4) Geologists have made many radiometric age determinations, and continue to refine earlier estimates with
new data. Dates are often cross-tested using different isotope pairs.
5) Results from different techniques, often measured in rival labs, continually confirm each other.
6) Repeatable results
7) Comparisons of the radiometric dating data to other methods of absolute dating.
Procedures
1) Read the information above and answer pre-lab questions.
2) You will use knowledge of radioactive decay and half-life properties to determine the age of five
different “fossils”. The bag itself represents the fossil and the beads inside represent some of the
millions of atoms that make it up. As a scientist, it is your job to count the number of parent and
daughter isotope atoms in each bag, and from this data to determine how many half-lives the isotope
has gone through and thus the age of the rock or fossil.
3) Count the number of parent isotopes and daughter isotopes. Ignore those of various colors – they
represent other atoms within the sample.
4) Determine the % of the parent isotope remaining. Remember the original is the parent plus the
daughter because the parent has decayed into the daughter element.
# of parent isotopes / (# of parents isotopes + # of daughter isotopes) this is the initial # of parent isotopes
5) Use the graph to find the number of half-lives the sample has gone through based on the % parent
isotope remaining.
6) Use the table to fill in the half-lives and then calculate the age of the fossil by multiplying the number of
half-lives by the specific half-life of the isotope listed below.

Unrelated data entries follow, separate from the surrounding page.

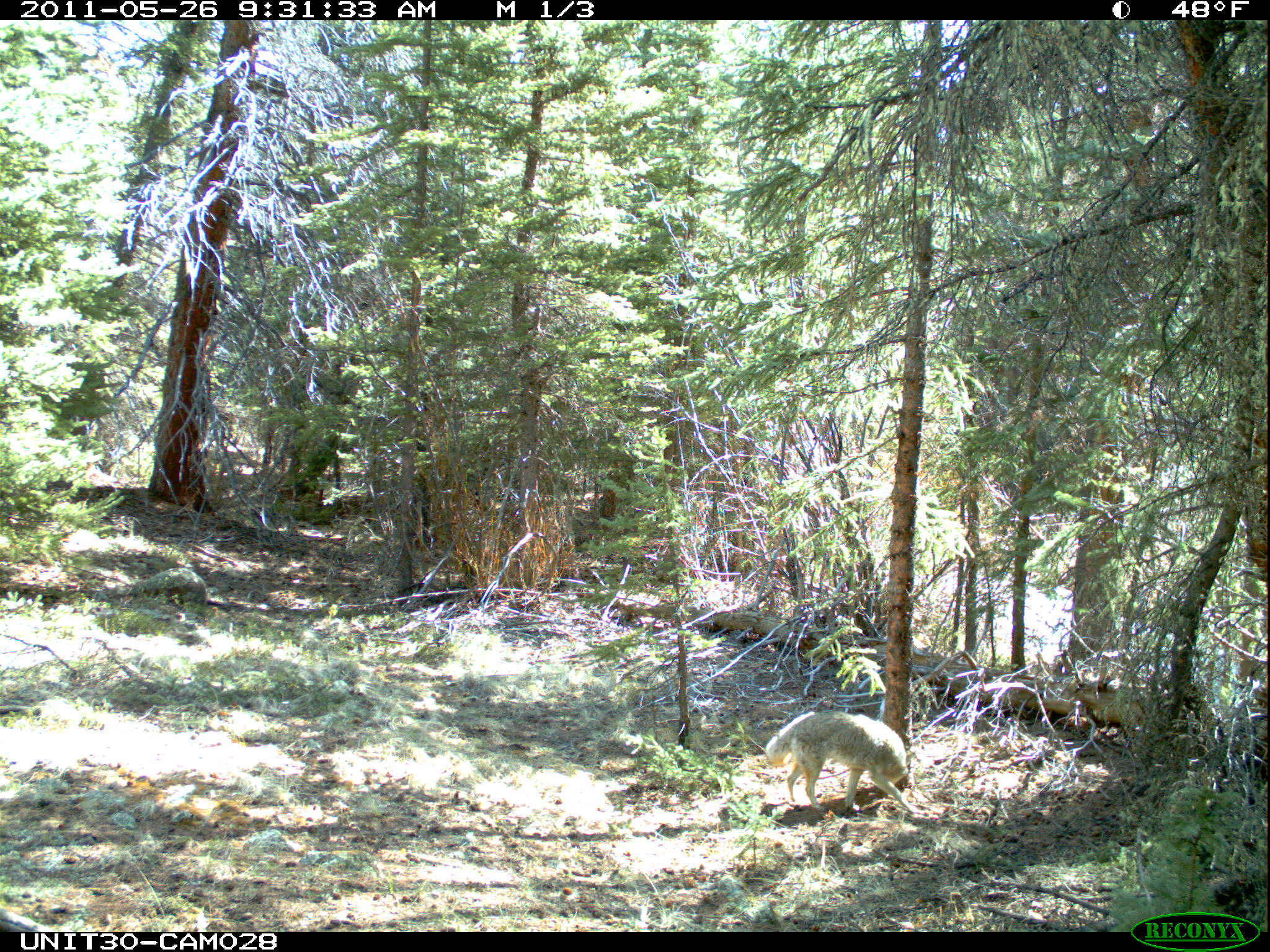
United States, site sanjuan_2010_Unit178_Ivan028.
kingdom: Animalia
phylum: Chordata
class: Mammalia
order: Carnivora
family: Canidae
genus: Canis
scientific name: Canis latrans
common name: coyote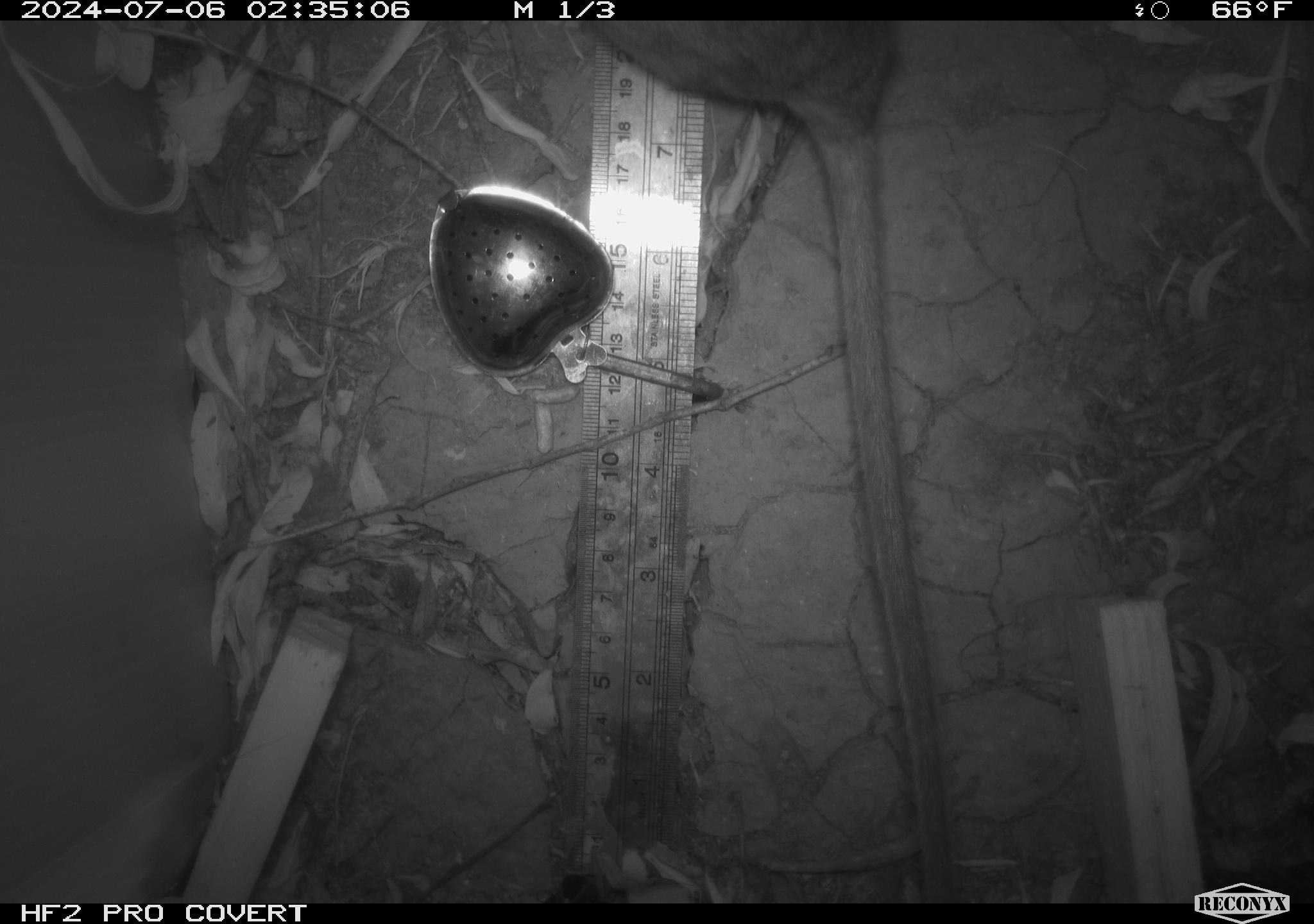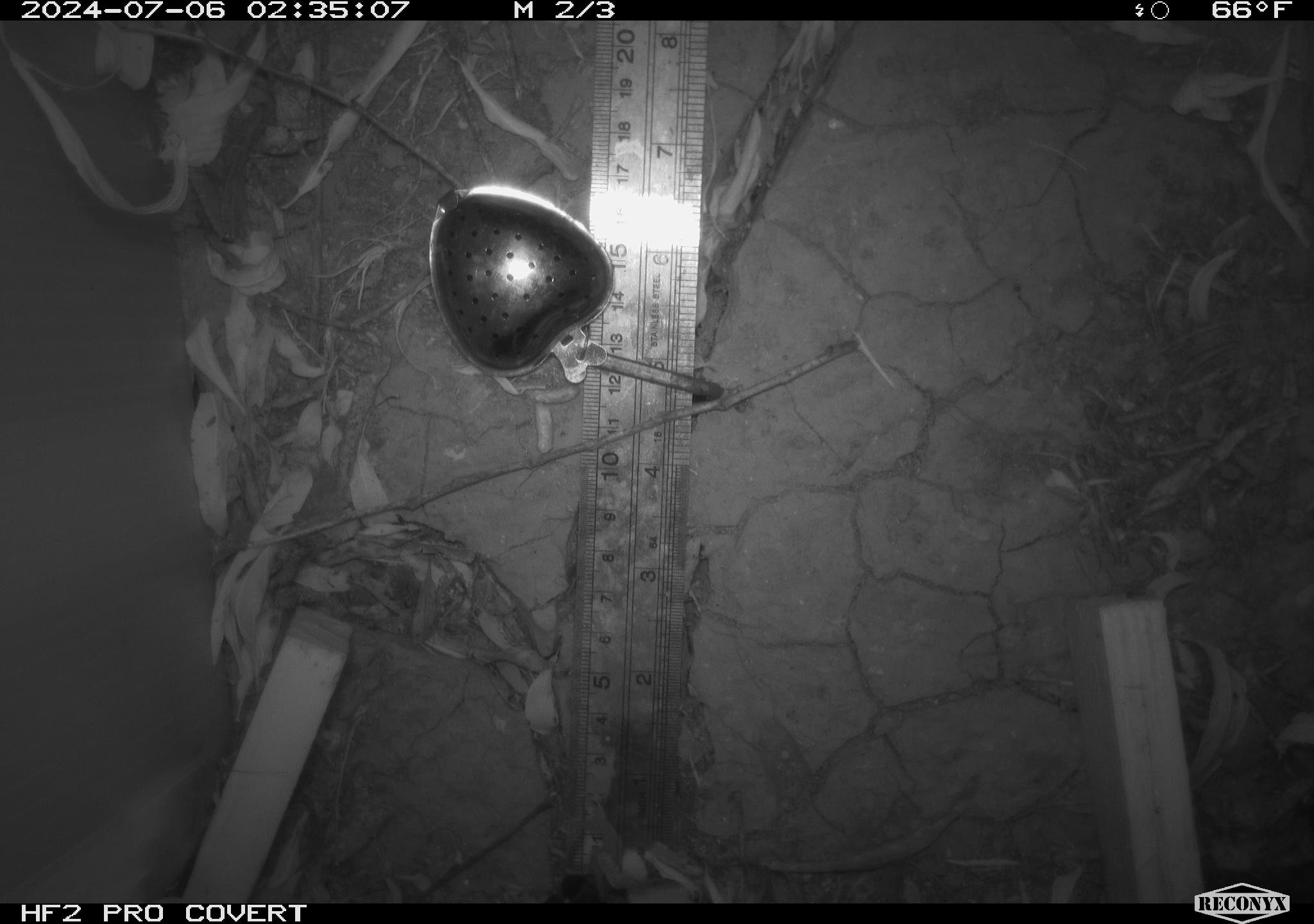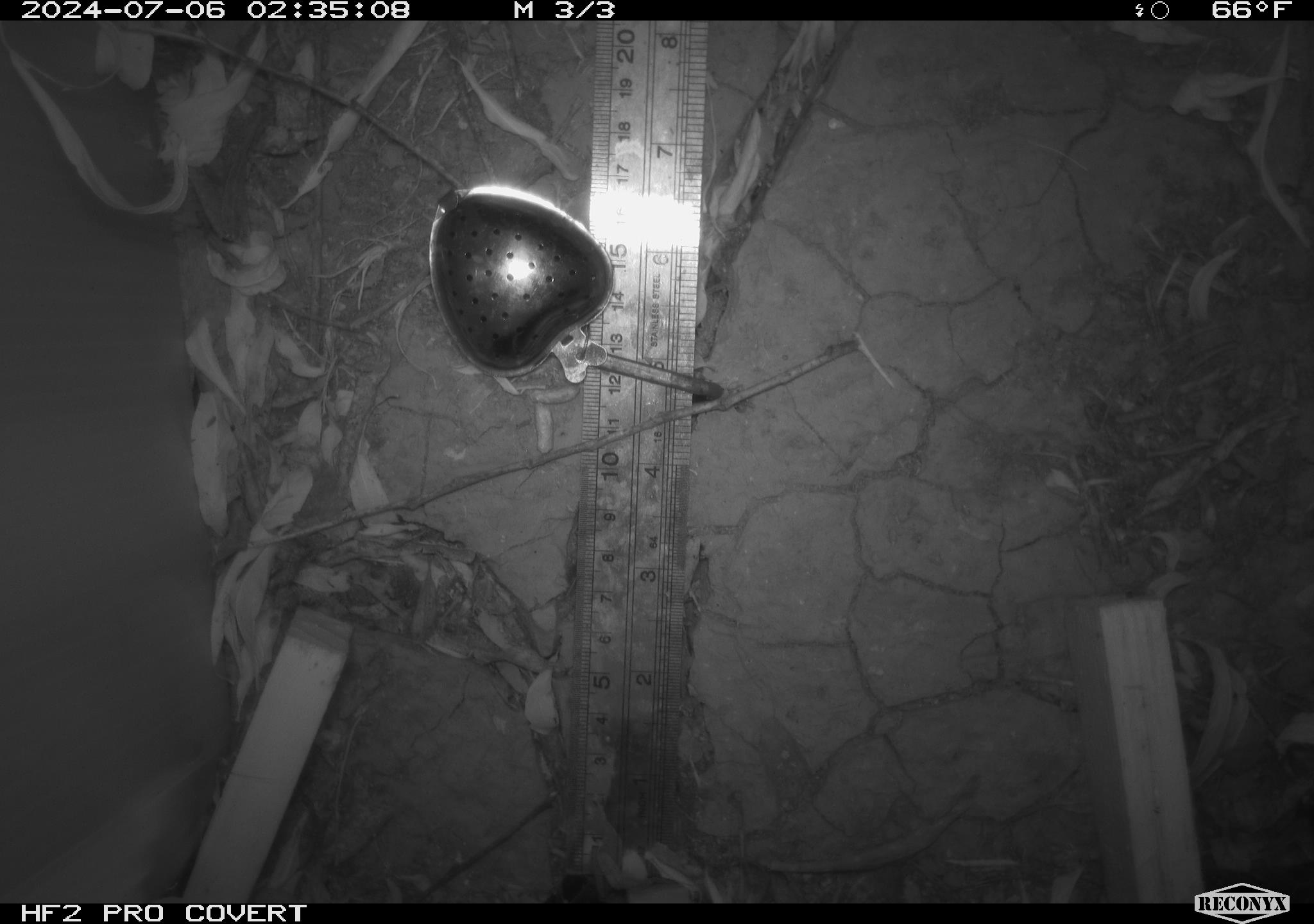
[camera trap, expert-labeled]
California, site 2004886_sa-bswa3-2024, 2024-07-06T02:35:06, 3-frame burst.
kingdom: Animalia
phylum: Chordata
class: Mammalia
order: Rodentia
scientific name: Rodentia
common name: woodrat or rat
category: woodrat or rat species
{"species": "woodrat or rat species (woodrat or rat) (Rodentia)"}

# of half-lives x length of half-life = age of sample
Each radioactive isotope has a specific half-life and is listed below
1. Half-life: 704,000,000 million years
2. Half-life: 704,000,000 million years
3. Half-life: 4.5 billion years or 4,500,000,000
4. Half-life: 4.5 billion years or 4,500,000,000
5. 1/5 half-life: 17 billion years
Data and Analysis for Radioactive Dating Lab
Name
Period
Pre-Lab Questions
1. Describe what relative dating is and how it works.
2. Is a fossil found in a lower layer of sedimentary rock older or younger than a fossil found in an upper layer?
Explain.
3. What is half-life?
4. Describe radioactive dating.
5. If 50% of the parent-isotope remains, how many half-lives has the sample gone through?
6. If 25% of the parent-isotope remains, how many half-lives has the sample gone through?
Age of fossils determined by radioactive decay
"Fossil"
Number
Number of parent
isotope atoms
Number of daughter
% of daughter Number of halfisotope atoms
isotope remaining
lives
Age of "fossil"
1
2
3
4
5
Use the data and the lab information sheet to answer the follow-up Questions: RSQ the short answers.
1. Rank the fossils from oldest to youngest.
2. Which two were very close in age?
3. In this activity, which "fossil" came from the time just after the formation of the earth? Do you think any
real fossils could come from that time? Explain.
4. How does the technology to determine the actual age of a fossil support the theory of evolution? (read)
5. Why do scientists often use more than one radiometric dating pair to determine the age of fossils?